Masques salis que les pleurs lavent,
Trop las pour être révoltés ;
Étirement des faces hâves ;
Le travail pèse ; ils sont bâtés ;
Le vent disperse ; ils sont jetés.
Ce soir la cendre. À quand les laves ?

Tantôt l’hiver, tantôt l’été ;
Froid, soleil, double violence ;
L’accablé, l’amer, l’hébété ;
Ici plainte et plus loin silence ;
Les deux plateaux d’une balance,
Et pour fléau la pauvreté.

Express, lourds, sectionnant l’espace,
Le fer, le feu, l’eau, les charbons
Traînent dans la nuit des wagons
Des dormeurs de première classe.
Ils bondissent, les vagabonds.
Peur, stupeur ; le rapide passe.

Bétail fourbu, corps épuisés,
Blocs somnolents que la mort rase,
Ils se signent, terrorisés.
Cri, juron, œil fou qui s’embrase ;
Ils redoutent qu’on les écrase,
Eux, les éternels écrasés.

1934 (1959)

 

Extrait du recueil Les Charités d’Alcippe
© Gallimard, 1984

 

Toujours Marguerite Yourcenar fut poète.
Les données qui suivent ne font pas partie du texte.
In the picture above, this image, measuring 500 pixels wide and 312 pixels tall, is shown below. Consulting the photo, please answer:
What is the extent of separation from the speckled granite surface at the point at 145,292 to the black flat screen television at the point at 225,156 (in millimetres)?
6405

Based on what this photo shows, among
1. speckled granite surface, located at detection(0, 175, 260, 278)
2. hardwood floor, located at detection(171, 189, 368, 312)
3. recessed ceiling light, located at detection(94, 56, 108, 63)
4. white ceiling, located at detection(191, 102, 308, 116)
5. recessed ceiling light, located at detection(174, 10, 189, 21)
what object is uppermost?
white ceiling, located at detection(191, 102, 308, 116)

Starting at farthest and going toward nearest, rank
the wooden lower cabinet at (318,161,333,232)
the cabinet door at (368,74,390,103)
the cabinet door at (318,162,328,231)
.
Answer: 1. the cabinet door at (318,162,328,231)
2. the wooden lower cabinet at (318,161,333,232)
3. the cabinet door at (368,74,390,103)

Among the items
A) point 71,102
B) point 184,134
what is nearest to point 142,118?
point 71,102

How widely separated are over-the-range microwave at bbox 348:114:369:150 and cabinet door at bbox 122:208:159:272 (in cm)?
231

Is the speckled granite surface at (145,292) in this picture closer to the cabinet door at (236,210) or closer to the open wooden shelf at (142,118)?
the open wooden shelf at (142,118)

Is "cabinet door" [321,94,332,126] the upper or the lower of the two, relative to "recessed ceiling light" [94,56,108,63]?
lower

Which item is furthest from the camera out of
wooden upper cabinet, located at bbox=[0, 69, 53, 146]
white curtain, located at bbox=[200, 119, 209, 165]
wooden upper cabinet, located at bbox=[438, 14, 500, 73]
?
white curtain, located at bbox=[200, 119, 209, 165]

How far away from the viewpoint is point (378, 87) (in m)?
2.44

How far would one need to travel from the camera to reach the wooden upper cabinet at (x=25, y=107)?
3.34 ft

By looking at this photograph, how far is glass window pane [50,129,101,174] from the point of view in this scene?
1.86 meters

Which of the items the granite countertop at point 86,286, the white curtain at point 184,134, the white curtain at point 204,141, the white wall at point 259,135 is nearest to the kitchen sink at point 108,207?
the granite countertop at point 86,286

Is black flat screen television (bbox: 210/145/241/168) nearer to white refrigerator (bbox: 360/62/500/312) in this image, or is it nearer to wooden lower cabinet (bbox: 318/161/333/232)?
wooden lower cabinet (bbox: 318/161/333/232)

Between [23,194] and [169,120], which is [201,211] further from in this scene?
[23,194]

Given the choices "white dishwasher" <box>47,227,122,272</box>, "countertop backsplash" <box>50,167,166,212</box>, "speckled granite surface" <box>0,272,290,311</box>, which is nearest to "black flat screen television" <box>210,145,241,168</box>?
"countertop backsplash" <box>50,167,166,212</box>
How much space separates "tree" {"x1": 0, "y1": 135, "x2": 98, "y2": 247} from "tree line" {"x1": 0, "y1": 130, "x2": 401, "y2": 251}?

Moins par ses deux premiers ouvrages publiés en 1921 et 1922 qu’elle désavouera ensuite, que par les proses lyriques de Feux ou par ses nombreuses traductions. Et par le recueil Les Charités d’Alcippe qui rassemble en 1984 les vers dont elle souhaite garder trace. Certains avaient déjà paru. Tous furent le résultat d’une lente maturation, comme Gare d’émigrants : Italie du Sud, rédigé en 1934 et remanié vingt-cinq ans plus tard. Le poème témoigne de ses nombreux séjours dans ce pays durant les années 1920 et 1930. Il consiste en six sizains d’octosyllabes. Marguerite Yourcenar défend les formes fixées par la tradition, seules à même de désindividualiser l’idée pour la rendre accessible à toutes les mémoires. Elle simplifie ici en revanche les structures syntaxiques jusqu’à l’outrance. La longue énumération s’émancipe d’abord des articles et des verbes principaux pour faire sentir le chaos d’une gare, la violence d’une condition. Les infinitifs se mêlent ensuite aux présents de narration et de vérité générale, donnant une valeur universelle à ces tableaux pathétiques. Jusqu’à la terrible ironie finale. Marguerite Yourcenar, naturalisée Américaine en 1947, sait distinguer son exil de migrations plus misérables. Si le voyage pour nombre de ses personnages devient une ascèse préfigurant la traversée finale, il peut aussi faire de l’homme un bétail. Et ces émigrants hébétés rejoignent par leurs douleurs les esclaves noirs déracinés dont Marguerite Yourcenar publie les gospels en cette même année 1984.